[Exercise brief]: Print the rows below word for word, starting with the line that contains "How far is the point" and going on through the end of the rows. Leave the pictures out of your answer.

[Record extracts]:
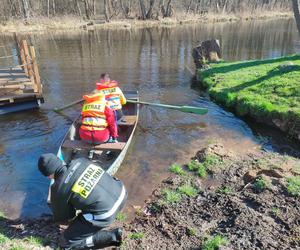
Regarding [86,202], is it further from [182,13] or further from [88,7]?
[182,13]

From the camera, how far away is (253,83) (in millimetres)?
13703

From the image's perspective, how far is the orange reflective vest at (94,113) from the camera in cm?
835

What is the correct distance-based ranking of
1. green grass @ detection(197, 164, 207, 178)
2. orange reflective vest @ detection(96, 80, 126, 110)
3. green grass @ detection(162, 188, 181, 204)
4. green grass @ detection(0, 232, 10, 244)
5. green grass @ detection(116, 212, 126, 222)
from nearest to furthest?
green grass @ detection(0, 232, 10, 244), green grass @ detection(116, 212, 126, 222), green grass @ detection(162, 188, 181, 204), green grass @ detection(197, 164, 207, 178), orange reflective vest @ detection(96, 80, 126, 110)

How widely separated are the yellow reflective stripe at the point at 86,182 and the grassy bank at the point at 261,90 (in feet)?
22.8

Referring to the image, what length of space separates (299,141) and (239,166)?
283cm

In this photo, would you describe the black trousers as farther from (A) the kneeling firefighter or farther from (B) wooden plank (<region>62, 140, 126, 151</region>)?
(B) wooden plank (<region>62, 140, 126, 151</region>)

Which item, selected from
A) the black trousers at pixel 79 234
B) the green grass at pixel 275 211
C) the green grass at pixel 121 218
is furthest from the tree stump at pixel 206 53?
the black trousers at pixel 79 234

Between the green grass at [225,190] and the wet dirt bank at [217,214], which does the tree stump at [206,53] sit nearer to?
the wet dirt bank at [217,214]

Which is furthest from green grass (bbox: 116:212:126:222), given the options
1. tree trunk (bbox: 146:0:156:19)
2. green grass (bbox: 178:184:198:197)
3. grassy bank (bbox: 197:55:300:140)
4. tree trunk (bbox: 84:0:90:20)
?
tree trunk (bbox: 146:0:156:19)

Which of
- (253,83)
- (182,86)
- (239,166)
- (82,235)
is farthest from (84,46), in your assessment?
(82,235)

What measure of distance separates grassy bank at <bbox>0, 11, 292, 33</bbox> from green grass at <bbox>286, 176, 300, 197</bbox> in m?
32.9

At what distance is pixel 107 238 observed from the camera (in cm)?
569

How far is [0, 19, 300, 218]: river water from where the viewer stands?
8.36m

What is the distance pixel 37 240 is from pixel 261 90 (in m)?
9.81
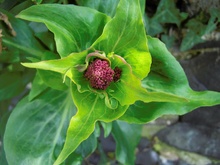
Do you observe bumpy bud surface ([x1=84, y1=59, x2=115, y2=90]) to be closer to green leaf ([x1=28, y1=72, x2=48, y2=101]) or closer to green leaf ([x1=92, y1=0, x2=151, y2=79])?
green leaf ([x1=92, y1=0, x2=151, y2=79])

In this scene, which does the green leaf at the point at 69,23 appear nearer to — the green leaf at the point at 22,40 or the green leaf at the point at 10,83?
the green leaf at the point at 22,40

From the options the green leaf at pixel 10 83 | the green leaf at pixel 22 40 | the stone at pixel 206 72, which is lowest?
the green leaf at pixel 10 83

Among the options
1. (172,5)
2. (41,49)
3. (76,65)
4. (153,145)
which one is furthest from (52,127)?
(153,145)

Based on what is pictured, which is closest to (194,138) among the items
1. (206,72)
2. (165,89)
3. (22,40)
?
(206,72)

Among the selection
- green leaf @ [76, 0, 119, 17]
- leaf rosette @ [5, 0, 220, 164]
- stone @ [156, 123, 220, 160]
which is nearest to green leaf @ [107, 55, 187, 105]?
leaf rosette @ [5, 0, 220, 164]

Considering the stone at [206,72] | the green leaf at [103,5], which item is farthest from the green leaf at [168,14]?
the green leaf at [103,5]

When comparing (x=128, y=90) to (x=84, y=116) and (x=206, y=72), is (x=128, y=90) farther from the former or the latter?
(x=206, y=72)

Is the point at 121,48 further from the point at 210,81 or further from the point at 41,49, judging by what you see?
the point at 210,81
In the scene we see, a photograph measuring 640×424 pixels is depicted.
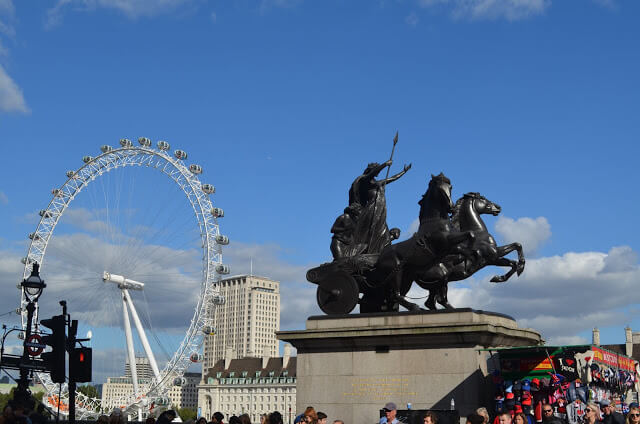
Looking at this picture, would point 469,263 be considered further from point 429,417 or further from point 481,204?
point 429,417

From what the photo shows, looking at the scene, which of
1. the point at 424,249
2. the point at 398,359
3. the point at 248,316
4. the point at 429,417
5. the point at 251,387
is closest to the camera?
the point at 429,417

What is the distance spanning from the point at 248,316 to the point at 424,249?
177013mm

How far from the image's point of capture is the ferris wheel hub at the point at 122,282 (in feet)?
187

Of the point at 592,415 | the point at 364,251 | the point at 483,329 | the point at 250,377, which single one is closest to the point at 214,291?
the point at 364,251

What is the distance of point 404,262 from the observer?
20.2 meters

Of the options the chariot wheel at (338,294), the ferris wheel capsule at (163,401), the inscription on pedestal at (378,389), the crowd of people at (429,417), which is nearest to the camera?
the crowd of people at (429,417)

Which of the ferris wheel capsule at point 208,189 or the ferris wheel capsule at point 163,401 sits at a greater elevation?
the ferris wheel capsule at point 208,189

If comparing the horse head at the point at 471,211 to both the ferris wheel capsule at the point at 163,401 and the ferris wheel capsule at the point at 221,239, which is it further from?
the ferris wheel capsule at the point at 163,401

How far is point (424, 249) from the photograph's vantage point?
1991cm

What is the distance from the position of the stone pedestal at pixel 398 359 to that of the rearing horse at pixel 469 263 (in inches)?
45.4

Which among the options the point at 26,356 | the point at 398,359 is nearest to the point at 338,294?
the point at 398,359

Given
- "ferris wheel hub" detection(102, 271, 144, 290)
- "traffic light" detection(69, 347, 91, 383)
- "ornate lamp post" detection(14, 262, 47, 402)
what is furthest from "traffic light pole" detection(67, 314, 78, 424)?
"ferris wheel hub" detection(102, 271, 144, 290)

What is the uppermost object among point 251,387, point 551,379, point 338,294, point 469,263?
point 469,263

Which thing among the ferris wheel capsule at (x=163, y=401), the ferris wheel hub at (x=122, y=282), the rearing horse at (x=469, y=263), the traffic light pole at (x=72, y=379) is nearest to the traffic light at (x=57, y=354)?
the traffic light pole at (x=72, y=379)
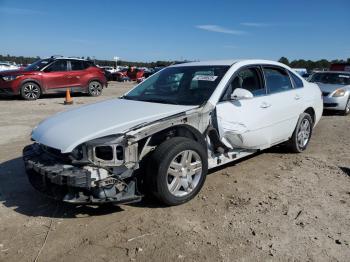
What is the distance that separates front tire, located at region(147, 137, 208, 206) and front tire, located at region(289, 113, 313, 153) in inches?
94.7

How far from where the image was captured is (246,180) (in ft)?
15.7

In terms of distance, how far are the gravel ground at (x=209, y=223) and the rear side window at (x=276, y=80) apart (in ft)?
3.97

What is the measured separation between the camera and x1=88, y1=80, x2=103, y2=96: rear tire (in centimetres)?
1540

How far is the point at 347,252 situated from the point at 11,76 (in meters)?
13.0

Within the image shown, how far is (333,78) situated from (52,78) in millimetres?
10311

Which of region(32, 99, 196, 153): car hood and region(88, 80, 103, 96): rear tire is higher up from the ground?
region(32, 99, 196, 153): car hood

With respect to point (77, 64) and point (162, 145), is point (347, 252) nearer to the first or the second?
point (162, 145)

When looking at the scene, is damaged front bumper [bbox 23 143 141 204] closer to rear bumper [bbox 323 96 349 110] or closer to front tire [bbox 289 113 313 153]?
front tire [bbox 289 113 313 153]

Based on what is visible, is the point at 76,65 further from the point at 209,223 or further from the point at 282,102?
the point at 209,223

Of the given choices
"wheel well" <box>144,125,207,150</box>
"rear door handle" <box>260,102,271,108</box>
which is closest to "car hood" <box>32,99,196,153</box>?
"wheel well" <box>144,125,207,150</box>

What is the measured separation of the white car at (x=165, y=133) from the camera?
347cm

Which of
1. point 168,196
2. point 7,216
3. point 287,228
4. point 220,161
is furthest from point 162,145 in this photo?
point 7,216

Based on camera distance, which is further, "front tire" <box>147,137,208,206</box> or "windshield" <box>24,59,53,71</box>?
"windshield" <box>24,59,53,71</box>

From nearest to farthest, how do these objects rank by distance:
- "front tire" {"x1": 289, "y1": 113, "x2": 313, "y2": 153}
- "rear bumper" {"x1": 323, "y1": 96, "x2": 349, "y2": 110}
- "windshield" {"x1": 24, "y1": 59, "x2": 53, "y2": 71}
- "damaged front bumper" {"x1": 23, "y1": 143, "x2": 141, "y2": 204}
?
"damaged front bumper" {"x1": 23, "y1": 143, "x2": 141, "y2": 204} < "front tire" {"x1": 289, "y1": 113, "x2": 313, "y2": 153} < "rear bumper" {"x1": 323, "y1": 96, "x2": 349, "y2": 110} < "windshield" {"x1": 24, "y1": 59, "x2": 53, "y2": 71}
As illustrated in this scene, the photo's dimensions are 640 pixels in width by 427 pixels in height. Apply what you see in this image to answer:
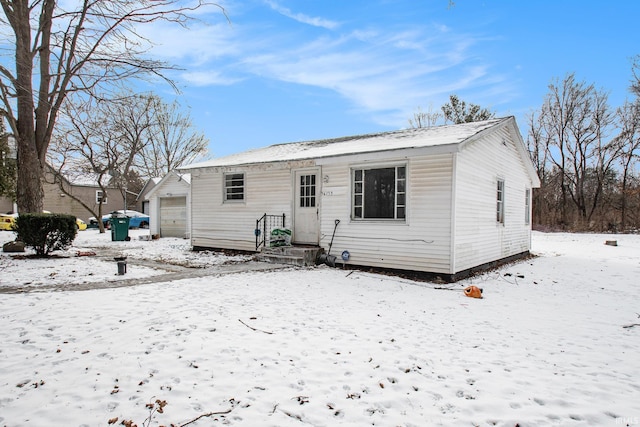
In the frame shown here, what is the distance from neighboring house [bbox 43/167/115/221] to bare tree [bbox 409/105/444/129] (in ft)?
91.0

[Answer to the task]:
How far is the point at 347,252 situated from the point at 11,76 (in meters)?
13.0

Within the image shown, how far is (333,78) situated from (52,78) in millimetres?
10311

Which of region(32, 99, 196, 153): car hood and region(88, 80, 103, 96): rear tire is higher up from the ground?
region(32, 99, 196, 153): car hood

With respect to point (77, 64) and point (162, 145), is point (347, 252) nearer to the first or the second?
point (162, 145)

When looking at the scene, is damaged front bumper [bbox 23 143 141 204] closer to rear bumper [bbox 323 96 349 110] or closer to front tire [bbox 289 113 313 153]?
front tire [bbox 289 113 313 153]

Based on what is visible, is the point at 76,65 further from the point at 209,223 or further from the point at 282,102?
the point at 209,223

Of the given choices
"wheel well" <box>144,125,207,150</box>
"rear door handle" <box>260,102,271,108</box>
which is closest to "car hood" <box>32,99,196,153</box>?
"wheel well" <box>144,125,207,150</box>

What is the measured separation of the white car at (x=165, y=133) from the camera?
347cm

Which of
1. point 168,196
2. point 7,216
3. point 287,228
4. point 220,161
is furthest from point 162,145 in this photo?
point 7,216

Based on camera distance, which is further, "front tire" <box>147,137,208,206</box> or "windshield" <box>24,59,53,71</box>?
"windshield" <box>24,59,53,71</box>

From nearest to farthest, how do these objects rank by distance:
- "front tire" {"x1": 289, "y1": 113, "x2": 313, "y2": 153}
- "rear bumper" {"x1": 323, "y1": 96, "x2": 349, "y2": 110}
- "windshield" {"x1": 24, "y1": 59, "x2": 53, "y2": 71}
- "damaged front bumper" {"x1": 23, "y1": 143, "x2": 141, "y2": 204}
?
"damaged front bumper" {"x1": 23, "y1": 143, "x2": 141, "y2": 204} < "front tire" {"x1": 289, "y1": 113, "x2": 313, "y2": 153} < "rear bumper" {"x1": 323, "y1": 96, "x2": 349, "y2": 110} < "windshield" {"x1": 24, "y1": 59, "x2": 53, "y2": 71}
As illustrated in this scene, the photo's dimensions are 640 pixels in width by 427 pixels in height. Apply what you see in this image to answer:
In the frame shown here, what is the distance from neighboring house [bbox 43/167/115/221] to bare tree [bbox 409/105/444/129] (in ft)?
91.0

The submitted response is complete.